_What to work on_. Every line of the entries that holds the word "States" is to be copied.
____ Input
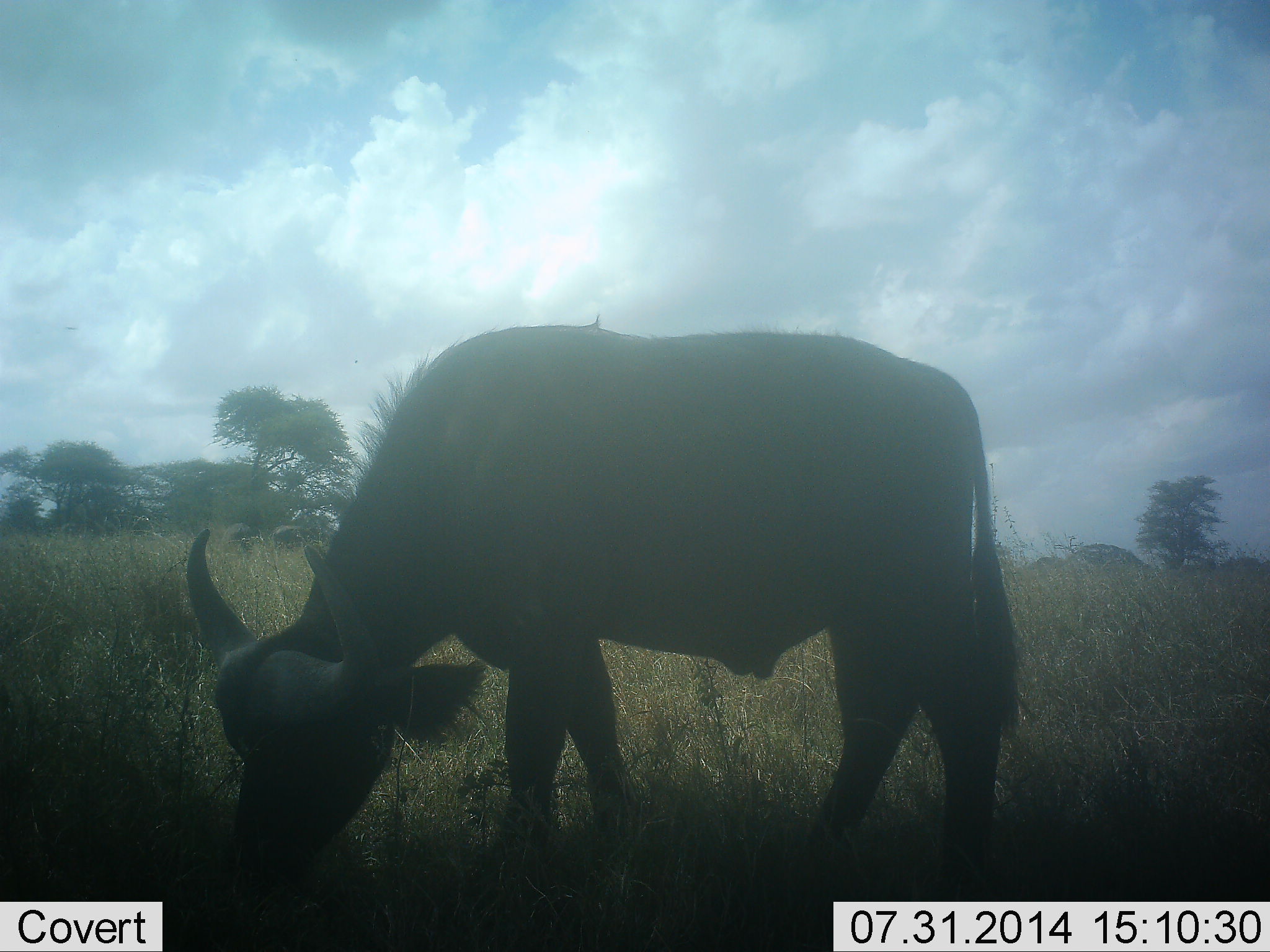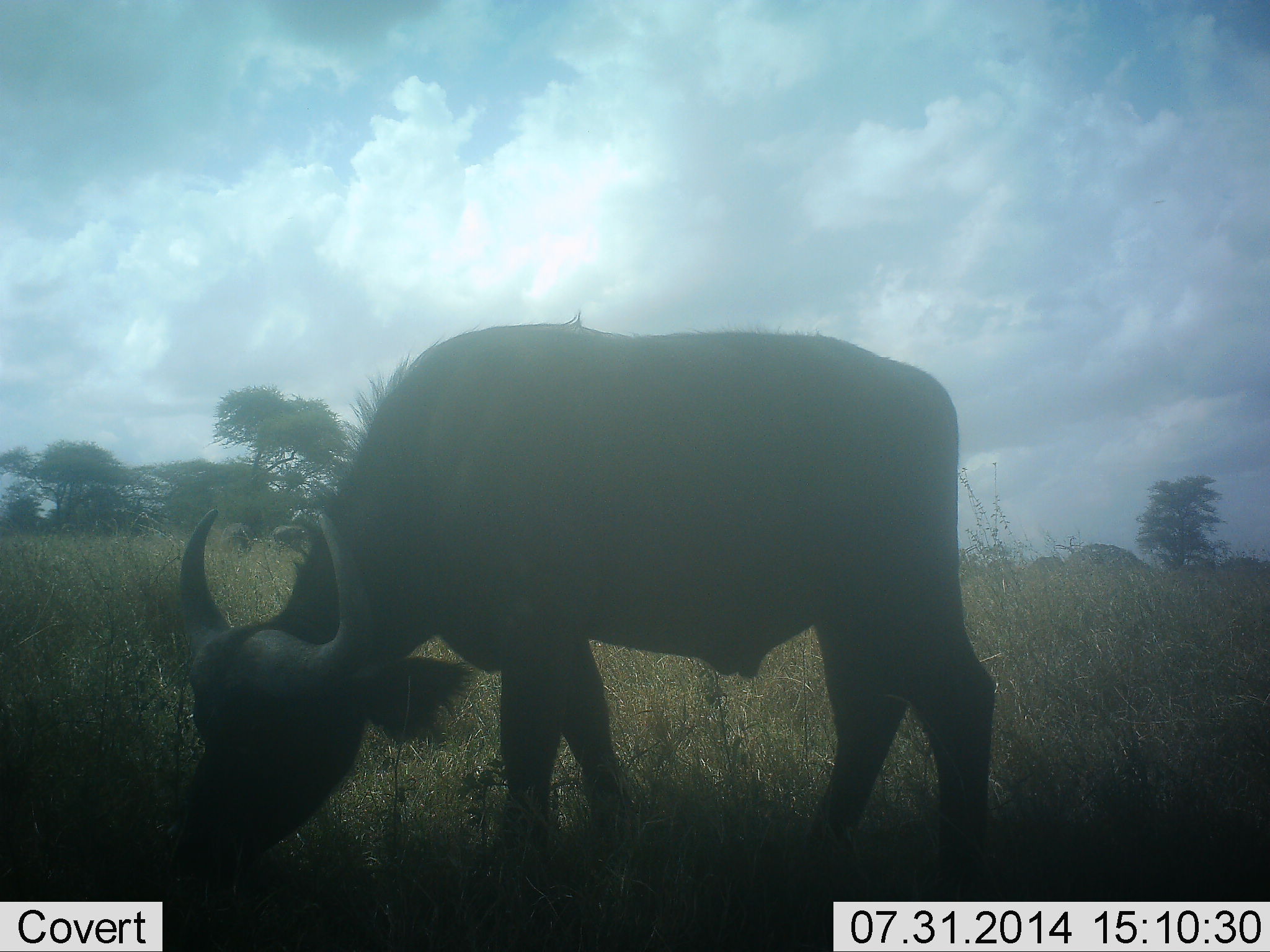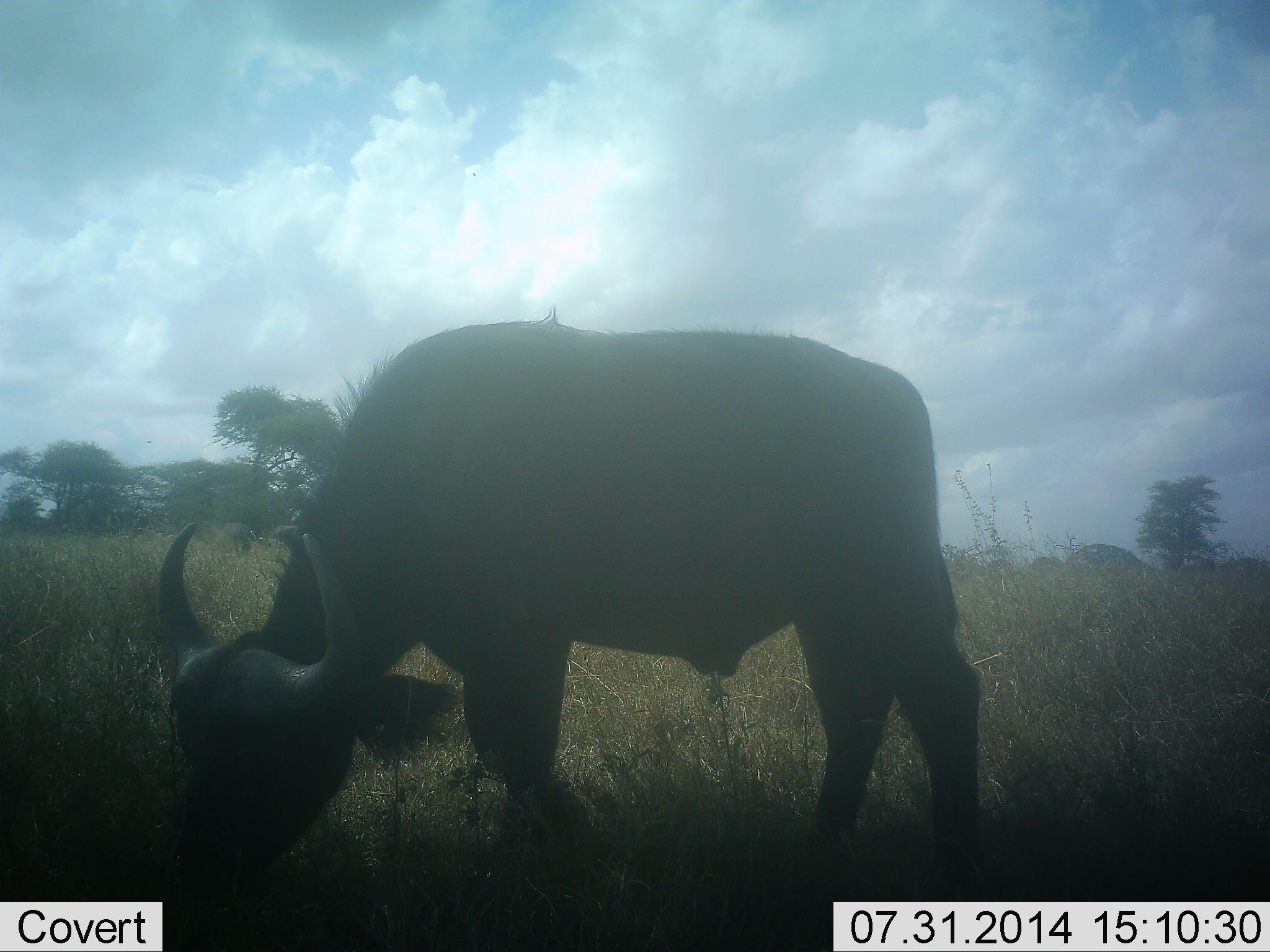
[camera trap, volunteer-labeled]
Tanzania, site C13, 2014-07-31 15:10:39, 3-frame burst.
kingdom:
________
____ Input
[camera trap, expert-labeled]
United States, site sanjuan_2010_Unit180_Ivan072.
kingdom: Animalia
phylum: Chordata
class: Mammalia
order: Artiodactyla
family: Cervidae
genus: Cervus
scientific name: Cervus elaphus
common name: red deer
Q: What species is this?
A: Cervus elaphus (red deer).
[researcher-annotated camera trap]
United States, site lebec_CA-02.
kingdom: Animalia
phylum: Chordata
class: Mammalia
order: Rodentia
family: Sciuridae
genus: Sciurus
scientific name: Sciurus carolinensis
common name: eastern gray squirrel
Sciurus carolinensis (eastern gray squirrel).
________
_Response_.
United States, site sanjuan_2010_Unit180_Ivan072.
United States, site lebec_CA-02.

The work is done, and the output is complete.